| Teks untuk Dianalisis |
-=-=-=-=-

JAKARTA | (15/09/2017) - Panitera Mahkamah Agung telah membuat kebijakan inovatif terkait metode penyetoran biaya perkara kasasi/peninjauan kembali/hak uji materiil. Jika sebelumnya penyetoran biaya perkara dikirim ke nomor rekening penampung (pooling account) maka kini penyetoran tersebut dilakukan dengan rekening virtual yang terhubung ke rekening penampung. Seperti halnya di dunia e-commerce, penggunaan rekening virtual dalam pembayaran biaya perkara, memungkinkan Mahkamah Agung mengetahui secara akurat semua informasi yang terkait dengan pemohon kasasi selaku pengirim uang, seperti: nama pemohon kasasi, nomor perkara, asal pengadilan.
Kebijakan tersebut tertuang dalam surat bernomor 2167/PAN/KU.00/8/2017 tanggal 23 Agustus 2017 yang ditujukan kepada seluruh ketua pengadilan tingkat banding dan ketua pengadilan tingkat pertama se-Indonesia, termasuk ketua pengadilan pajak.
“Pihak yang mengajukan permohonan upaya hukum kasasi/peninjauan kembali/ dalam perkara perdata, perdata khusus, perdata agama, dan tata usaha negara serta permohonan hak uji materiil harus diarahkan oleh pengadilan untuk membayar biaya perkara melalui rekening virtual (virtual account).”, tulis Panitera dalam suratnya.
Rekening virtual (virtual account) dibuat oleh pengadilan untuk setiap pemohon upaya hukum secara unik menggunakan aplikasi Direktori Putusan Mahkamah Agung. Rekening virtual yang di-generate oleh aplikasi Direktori Putusan ini terdiri dari 16 angka yang terdiri dari empat angka pertama sebagai kode rekening virtual di BNI dan virtual ID yang terhubung dengan rekening giro biaya perkara (179179175) dan dua belas angka sisanya merupakan kombinasi antara kode satker, nomor perkara, bulan dan tahun putus serta kode pihak yang mengajukan upaya hukum.

-=-=-=-=-

| Informasi |
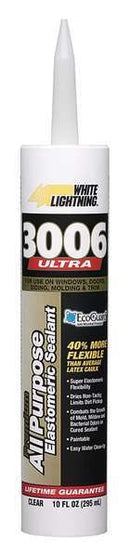 WL01 1PC White Lightning Caulk, 10 oz, Cartridge, Clear, Acrylic Base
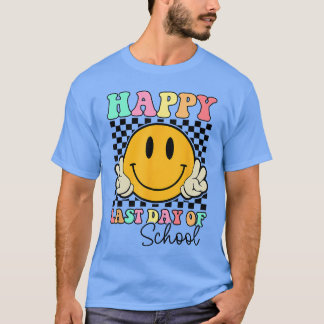 Camiseta Happy Last Day Of School Smile Face Teacher Studen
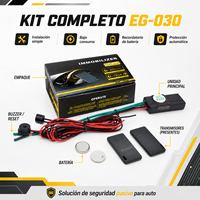 Inmovilizador de Coche Antirrobo, Relé Antirrobo Electrónico Oculto, Alarma Antirrobo para Vehículo, Bloqueo para Motor Diésel Automático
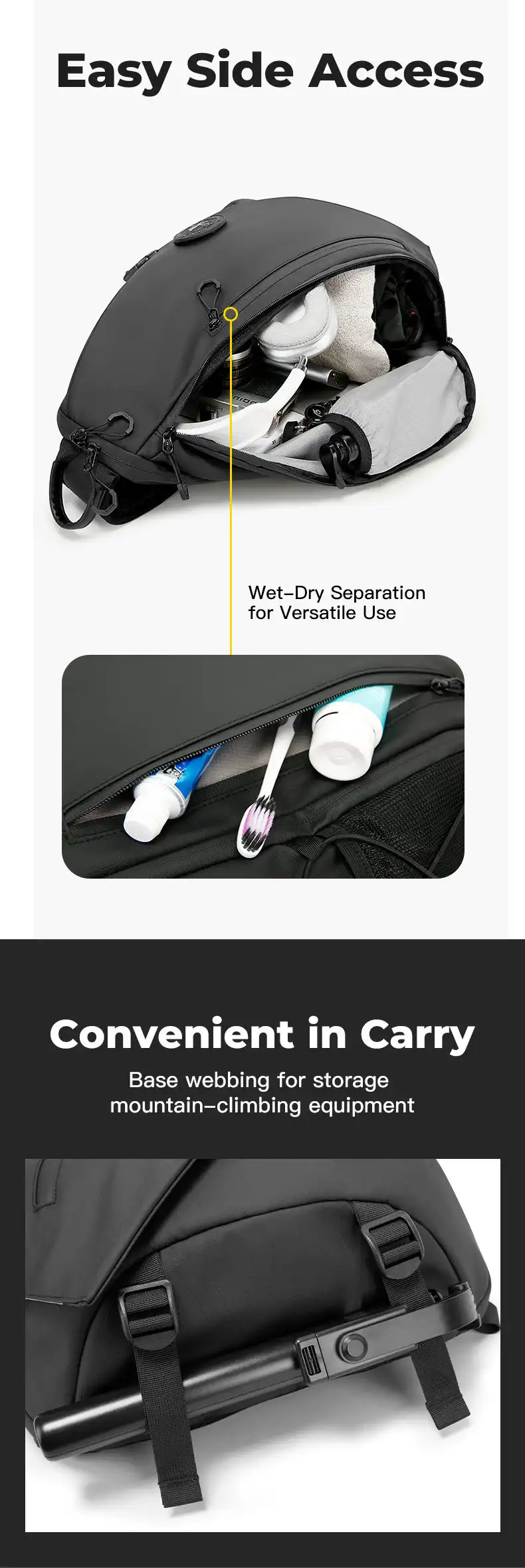 Outdoor Sling Bange FW232 μαύρο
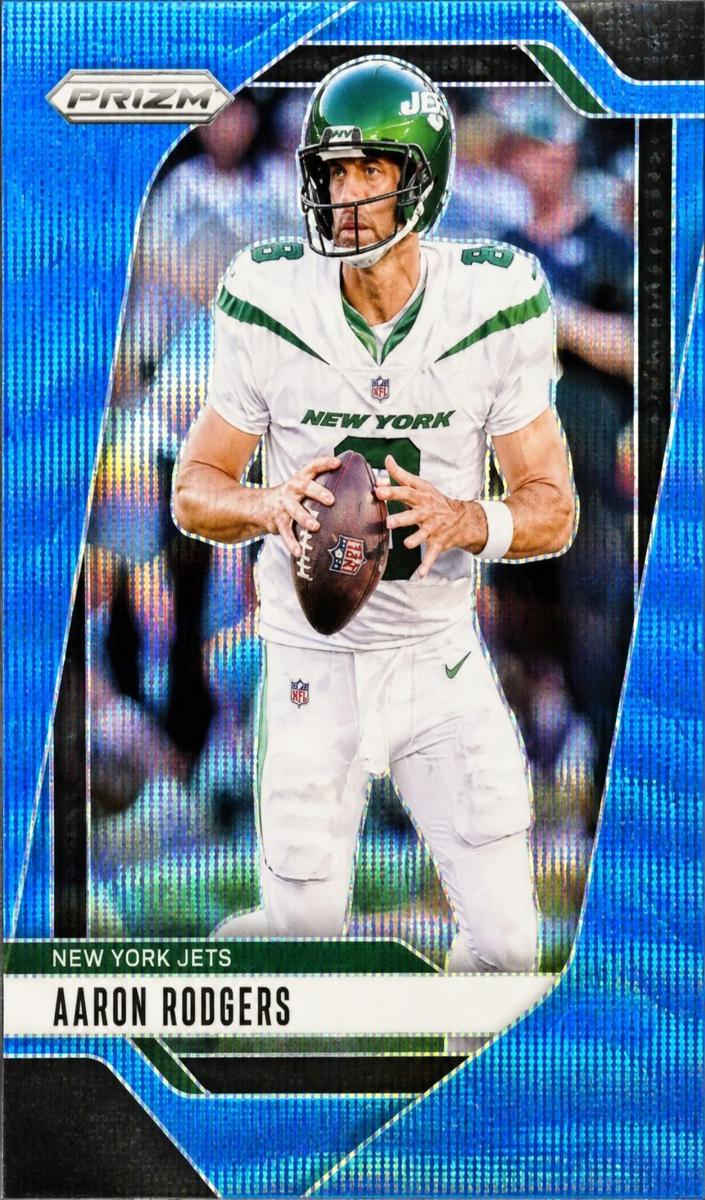 2024 Panini Prizm Football Blue Wave Aaron Rodgers #222
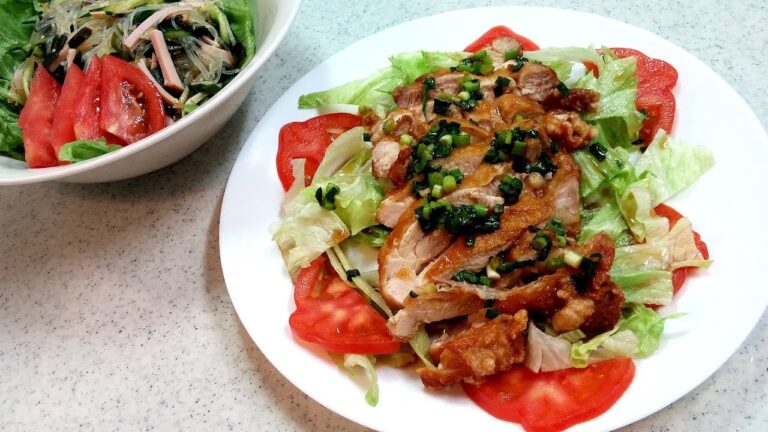 油淋鶏（ユーリンチー）と春雨のサラダ！サクッと歯ごたえ…【簡単家庭料理】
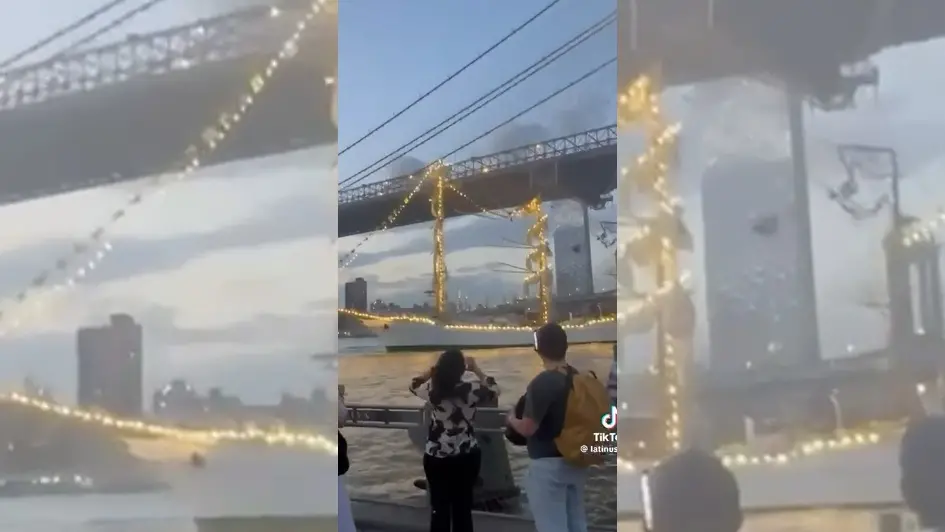 Nave scuola impatta contro il ponte di Brooklyn, due morti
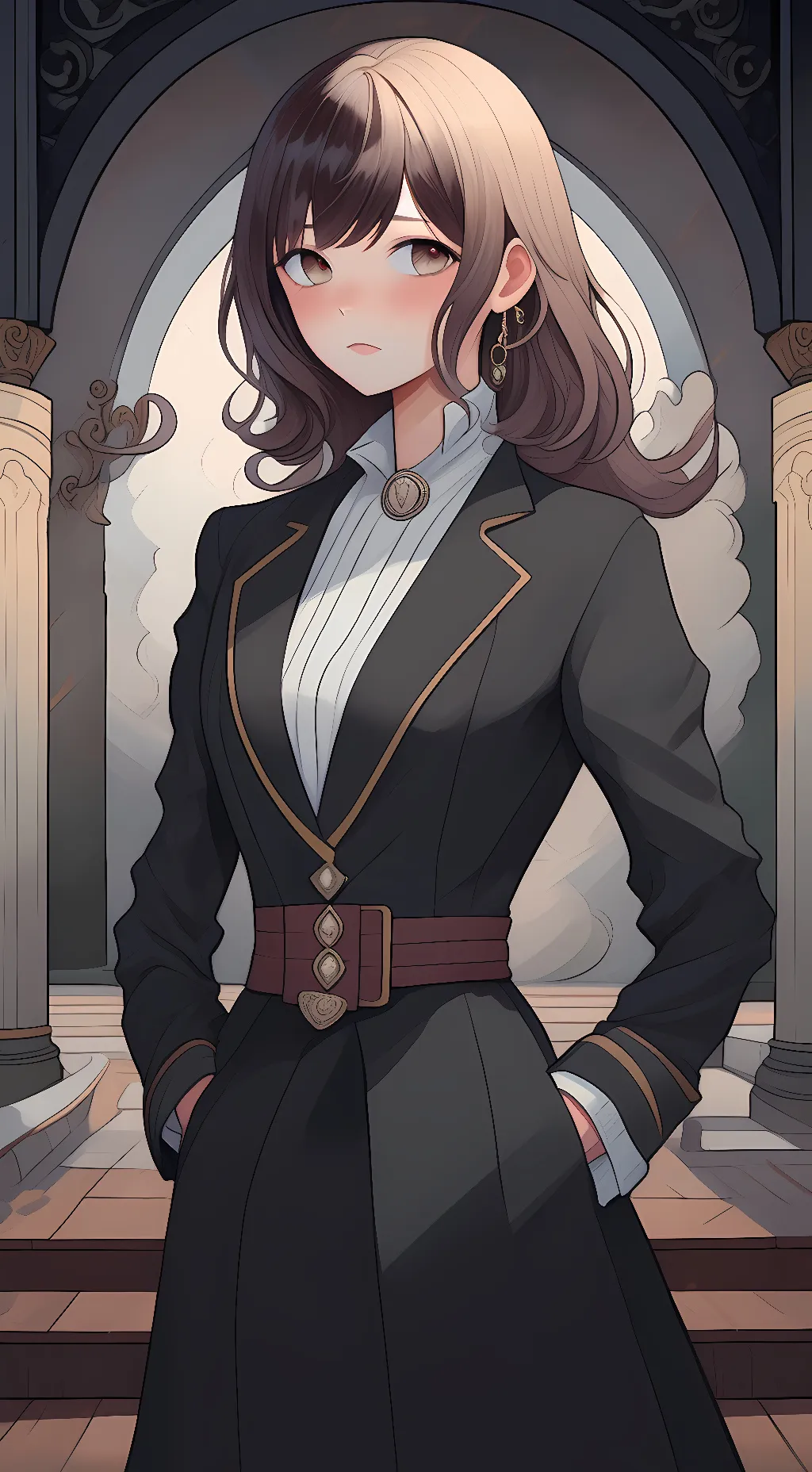 ai character: sushina background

-=-=-=-=-

| Butir Tindakan A |
Tuliskan ulang semua bagian teks tentang biaya perkara kasasi mulai dari "JAKARTA | (15/09/2017)" terus sampai "ketua pengadilan pajak.".
| Butir Tindakan B |
Teruskan teks tentang biaya perkara kasasi mulai dari kalimat terakhirnya.
Materi di atas tidak ada hubungannya dengan teks tentang biaya perkara kasasi.

| Jawaban Tertulis A |
JAKARTA | (15/09/2017) - Panitera Mahkamah Agung telah membuat kebijakan inovatif terkait metode penyetoran biaya perkara kasasi/peninjauan kembali/hak uji materiil. Jika sebelumnya penyetoran biaya perkara dikirim ke nomor rekening penampung (pooling account) maka kini penyetoran tersebut dilakukan dengan rekening virtual yang terhubung ke rekening penampung. Seperti halnya di dunia e-commerce, penggunaan rekening virtual dalam pembayaran biaya perkara, memungkinkan Mahkamah Agung mengetahui secara akurat semua informasi yang terkait dengan pemohon kasasi selaku pengirim uang, seperti: nama pemohon kasasi, nomor perkara, asal pengadilan.
Kebijakan tersebut tertuang dalam surat bernomor 2167/PAN/KU.00/8/2017 tanggal 23 Agustus 2017 yang ditujukan kepada seluruh ketua pengadilan tingkat banding dan ketua pengadilan tingkat pertama se-Indonesia, termasuk ketua pengadilan pajak.

| Jawaban Tertulis B |
Pemberitahuan nomor rekening virtual disampaikan oleh sistem BNI e-Collection melalui e-mail yang didaftarkan pada form “generator” VA di aplikasi Direktori Putusan. Selain diberitahukan melalui e-mail, nomor rekening virtual juga dapat di cetak di halaman aplikasi Direktori Putusan. Dalam pemberitahuan tersebut, disebutkan juga jumlah nominal yang harus dibayarkan dan waktu jatuh tempo pembayaran. Jika waktu jatuh tempo terlampaui sedangkan pembayaran belum dilakukan, maka harus dibuat nomor rekening virtual yang baru.
Penyetoran biaya perkara ke nomor rekening virtual yang telah dibuat oleh pengadilan dapat dilakukan melalui counter bank, ATM atau mobil banking dari semua bank. Perlu diingat, penyetoran harus dilakukan sebelum waktu jatuh tempo yang tertera dalam lembar tagihan yang telah dikirim via e-mail.
Apabila pembayaran telah berhasil dilakukan, maka sistem BNI e-collection akan memberikan notifikasi melalui surat elektronik yang didaftarkan. Mengenai notifikasi ini, sistem secara otomatis didesain untuk mengirimkan ke e-mail pengadilan tingkat pertama tempat permohonan upaya hukum didaftarkan dan e-mail kepaniteraan. Pada saat rekening giro penampung biaya perkara menerima setoran, secara real time sistem informasi perkara Mahkamah Agung akan mendapat notifikasi bahwa telah ada setoran biaya perkara yang disertai informasi nama pihak berperkara, nomor perkara, nama pengadilan, jumlah biaya perkara dan jenis upaya hukum.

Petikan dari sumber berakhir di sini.